→ WHAT YOU NEED TO DO
Pictures excluded, please transcribe exactly the lines from the one with "Big with watermark" through the end of the records below, and nothing more.

[[ ENTRIES SUPPLIED, beginning ]]

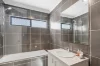 28 Troost Circuit, Bellbird Park, Qld 4300-Image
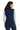 back_true_navy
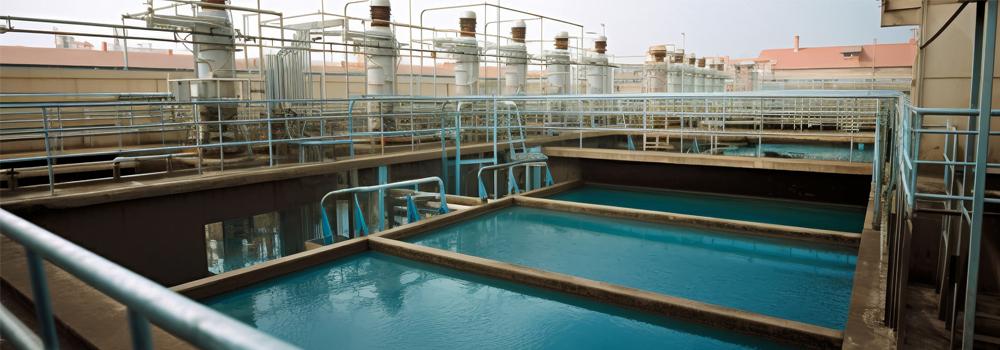 ‌物理过滤技术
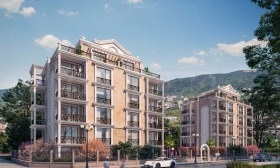 ������� 2-����� | Imot.bg � ����� ������ 2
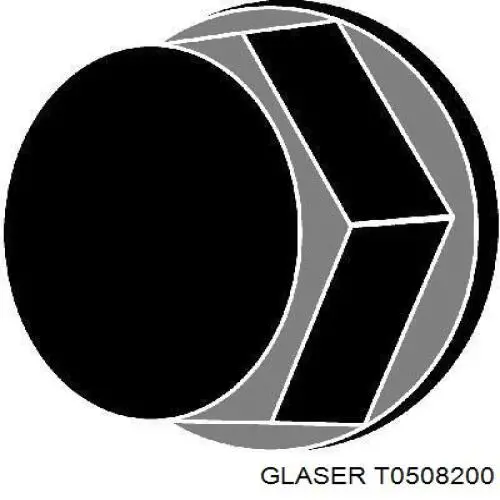 Juego tornillos culata Glaser T0508200 precio, desde 15,41 EUR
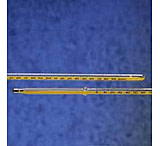 Image of VWR Oven Thermometers, Mercury-Filled 30288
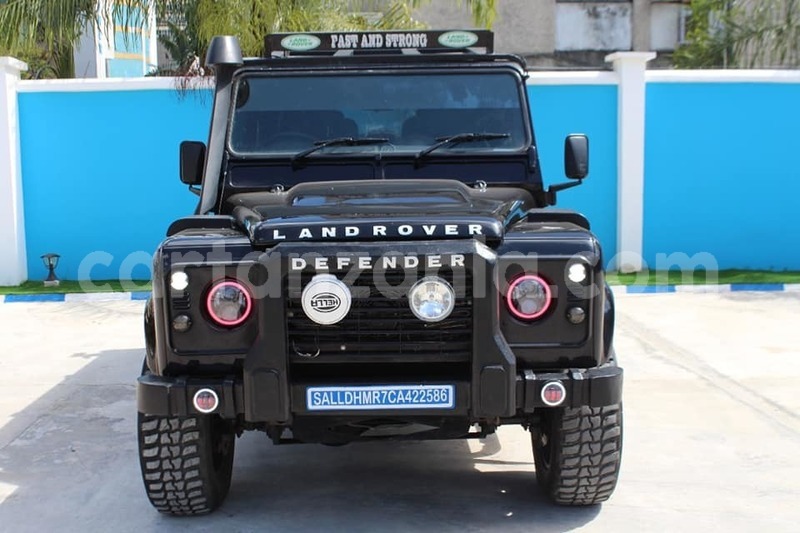 Big with watermark land rover defender dar es salaam dar es salaam 14601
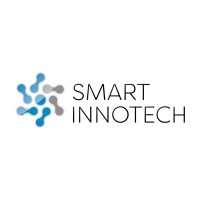 Smart InnoTech logo, Smart InnoTech contact details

[[ ENTRIES SUPPLIED, end ]]

→ ANSWER
 Big with watermark land rover defender dar es salaam dar es salaam 14601
 Smart InnoTech logo, Smart InnoTech contact details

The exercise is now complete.